As discussed earlier, the error() interface contains only the single Error() method, but we need access to other methods of the error interface to handle an error property. For example, anyone can have many custom implementations of the error interface which are temporary and can be removed. It is denoted by the Temporary() method.
 

Interfaces provide a narrow view into the wider set of methods provided by types, so we must use a type assertion to change the methods that view is displaying, or to remove it entirely.

Interfaces provide a smaller view of all the methods provided by types. Hence, type assertion must be used to change the methods that view is displaying or to remove it entirely.

Example:

package main


import (
"errors"
"fmt"
"net/http"
"os"
)


type RequestError struct {
StatusCode int


Err error
}


func (r *RequestError) Error() string {
return r.Err.Error()
}


func (r *RequestError) Temporary() bool {
return r.StatusCode == http.StatusServiceUnavailable // 503
}


func doRequest() error {
return &RequestError{
StatusCode: 503,
Err:        errors.New("unavailable"),
}
}


func main() {
err := doRequest()
if err != nil {
fmt.Println(err)
re, ok := err.(*RequestError)
if ok {
if re.Temporary() {
fmt.Println("This request can be tried again")
} else {
fmt.Println("This request cannot be tried again")
}
}
os.Exit(1)
}


fmt.Println("success!")
}

Output:

unavailable
This request can be tried again
exit status 1

Explanation:

In the main function, we are calling the doRequest() function, which is returning the error interface to us, and then we are printing the error message we got from the Error() method. After this we are trying to expose all the methods by using the type assertion re, ok := err.(*RequestError). If the type assertion is successful, then we use the Temporary() method to check if the current error is a temporary error or not. The StatusCode set by the doRequest() method is 503, which is equivalent to http.StatusServiceUnavailable. Hence, it returns true and prints “This request can be tried again”.

Wrapping Errors

We can Wrap the errors with extra information at the starting of the error message to make it easier for debugging by providing some important context.
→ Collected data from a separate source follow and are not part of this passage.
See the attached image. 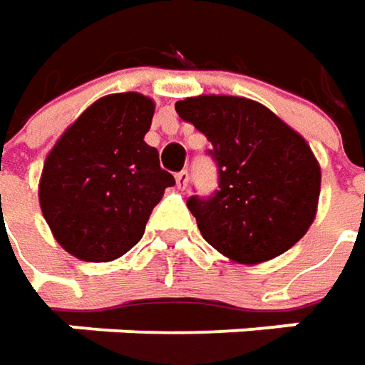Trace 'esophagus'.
Wrapping results in <instances>:
<instances>
[{
  "label": "esophagus",
  "mask_w": 365,
  "mask_h": 365,
  "mask_svg": "<svg viewBox=\"0 0 365 365\" xmlns=\"http://www.w3.org/2000/svg\"><path fill=\"white\" fill-rule=\"evenodd\" d=\"M175 183H178V187L180 190H185L187 187V183H190V173L185 170H182L180 173H175Z\"/></svg>",
  "instance_id": "esophagus-1"
}]
</instances>
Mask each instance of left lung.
<instances>
[{"instance_id": "1", "label": "left lung", "mask_w": 365, "mask_h": 365, "mask_svg": "<svg viewBox=\"0 0 365 365\" xmlns=\"http://www.w3.org/2000/svg\"><path fill=\"white\" fill-rule=\"evenodd\" d=\"M212 143L218 190L187 207L207 245L240 264L287 252L315 220L321 168L307 141L257 101L202 95L175 103Z\"/></svg>"}]
</instances>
WrappedError is a struct with the following two fields:-

  1. String: A context message.
  2. error: It is the more information that it is providing.

Whenever the Error() method is called, we use fmt.Sprint() function to print the context message and then the error.

Example:

package main


import (
"errors"
"fmt"
)


type WrappedError struct {
Context string
Err     error
}


func (w *WrappedError) Error() string {
return fmt.Sprintf("%s: %v", w.Context, w.Err)
}


func Wrap(err error, info string) *WrappedError {
return &WrappedError{
Context: info,
Err:     err,
}
}


func main() {
err := errors.New("boom!")
err = Wrap(err, "main")


fmt.Println(err)
}

Output:

main: boom!

 

Explanation:

We are creating an error using the errors.New function in the main() function. Then we are wrapping that error using the Wrap() function defined by us. This indicates that the error was generated in the main() function.

FAQs:

  1. What is a Custom Error?
    Ans: A file is a space in the memory where we can store the data. A file can be a text file or a binary file.
  2. Why are errors.New and fmt.Errorf not sufficient and how can we tackle the problem with them?
    Ans: These two methods are not sufficient to capture or report what exactly happened in the program. To tackle this and get more functionalities we can implement the standard library interface, error.

Key Takeaways: 

In this article, we have extensively discussed the following things:

  1. We first discussed what are Custom Errors in GOlang.
  2. Then we discussed various ways to generate custom errors in GOlang.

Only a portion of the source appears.